De una manera parecida pero muy superior, todos hemos nacido de nuevo en Jesucristo. Pues también por el mismo principio de solidaridad o de comunión o de “koinonía”, origen de nuestra ruina, fue en Cristo, el nuevo Adán, origen de nuestra salvación, porque todos somos uno en Cristo Jesús (Gal 3,28)[5].

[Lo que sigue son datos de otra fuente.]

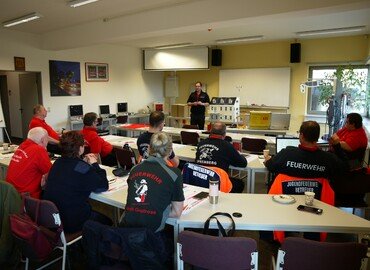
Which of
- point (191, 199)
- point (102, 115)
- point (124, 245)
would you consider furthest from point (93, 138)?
point (102, 115)

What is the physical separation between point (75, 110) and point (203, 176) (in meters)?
6.67

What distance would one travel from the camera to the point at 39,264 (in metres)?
2.86

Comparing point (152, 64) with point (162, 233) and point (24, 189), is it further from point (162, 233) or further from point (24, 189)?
point (162, 233)

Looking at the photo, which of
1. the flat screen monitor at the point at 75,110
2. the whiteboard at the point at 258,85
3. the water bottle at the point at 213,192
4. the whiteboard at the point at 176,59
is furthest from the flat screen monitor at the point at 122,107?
the water bottle at the point at 213,192

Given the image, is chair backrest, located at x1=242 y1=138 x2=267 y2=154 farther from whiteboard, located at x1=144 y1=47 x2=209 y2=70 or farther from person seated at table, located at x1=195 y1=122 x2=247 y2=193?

De tal manera que Cristo es el origen de la humanidad redimida, el origen de nuestra salvación. Por eso, Cristo asume en sí mismo la representación de todo hombre y de toda mujer; la responsabilidad de todo hombre y de toda mujer y el destino de todo hombre y de toda mujer. Él paga por todos nosotros, ya que en Él estamos recapitulados y como concentrados.

 

Esta tan íntima y misteriosa compenetración y como identificación de Cristo y cada uno de nosotros es lo que hace que Cristo tomase sobre sí todos nuestros pecados, y se considerase responsable de ellos, se los apropiase. Con frase tremenda y con una osadía que asombra, San Pablo lo afirma: A quien no conoció pecado (Cristo), le hizo (Dios) pecado por nosotros, para que en Él fuéramos justicia de Dios (2 Cor 5,21). ¡Dios le hizo pecado a quien no conoció pecado!

Pero hay más.

  1. En Cristo, nuevo Adán, todos hemos, místicamente, muerto.

No sólo murió Jesucristo en representación nuestra, sino que también morimos todos nosotros, representados y contenidos en Él. Él y nosotros, nosotros y Él, formamos un todo único, un bloque compacto, como dice San Pablo: Todos somos uno en Cristo Jesús (Gal 3,28).

Morimos, también, nosotros en la cruz, por la compenetración moral e identificación mística de la personas, por una misteriosa solidaridad o inefable comunión de los hombres con Cristo. Es decir que, en raíz, hemos muerto en Cristo.

Por eso en Cristo convergen, se reúnen, se dan la mano, se traban, se compendian, se cifran todas las cosas.

 

Esta solidaridad con los hombres singularmente se realiza en la Iglesia, que es “una sola persona mística”, «La cabeza y los miembros son como una sola persona mística. Y, por tal motivo, la satisfacción de Cristo pertenece a todos los fieles como miembros suyos. Incluso dos hombres, en cuanto forman una sola cosa por medio de la caridad, son capaces de satisfacer el uno por el otro»[6], como enseña Santo Tomás.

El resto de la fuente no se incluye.